Growing up in an immigrant neighbourhood in Canada's Niagara region, Terri Favro was always told that "if there's a nuclear war, we'll be the first to go", due to the proximity of the Niagara hydroelectric station. Her earliest influences were superhero comics, Warner Brothers cartoons, robots, MAD magazine, Narnia, Middle Earth, her Nonno’s deliciously violent Italian fairytales and the Atomic Bomb. Her life’s ambition was to write satirical comics while living under a lunar geodesic dome.
Not much has changed. Terri is now the author of three novels, a pop-science book about robots, and comic books she creates with her visual artist husband. She’s fond of red wine, cycling, cats, Sinatra standards from the ‘50s and her sons.
Although the lunar dome thing didn’t pan out, Terri enjoys stargazing in east end Toronto whilst sipping a wet dirty martini.

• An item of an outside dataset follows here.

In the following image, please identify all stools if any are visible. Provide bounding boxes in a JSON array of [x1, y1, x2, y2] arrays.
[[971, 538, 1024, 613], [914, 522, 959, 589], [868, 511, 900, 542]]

Or two.
Terri is currently completing edits to "The Sisters Sputnik", the sequel to her critically acclaimed speculative fiction novel "Sputnik's Children" (ECW ) which was longlisted for 2020 CBC Canada Reads and chosen as one of the Globe & Mail's 100 Best Books of 2017, CBC Books Top 10 Canadian Fiction Books of 2017, and Quill & Quire Best Books of 2017.
I really enjoy Terri Favro's writing style. I zoomed through this book which is always a good sign for me. I liked the characters but my tired pandemic brain found the multiverse and the time travel a bit confusing. I'll take this opportunity to recommend Favro's Sputnik's Children, which is still one of my favorite books of the past decade.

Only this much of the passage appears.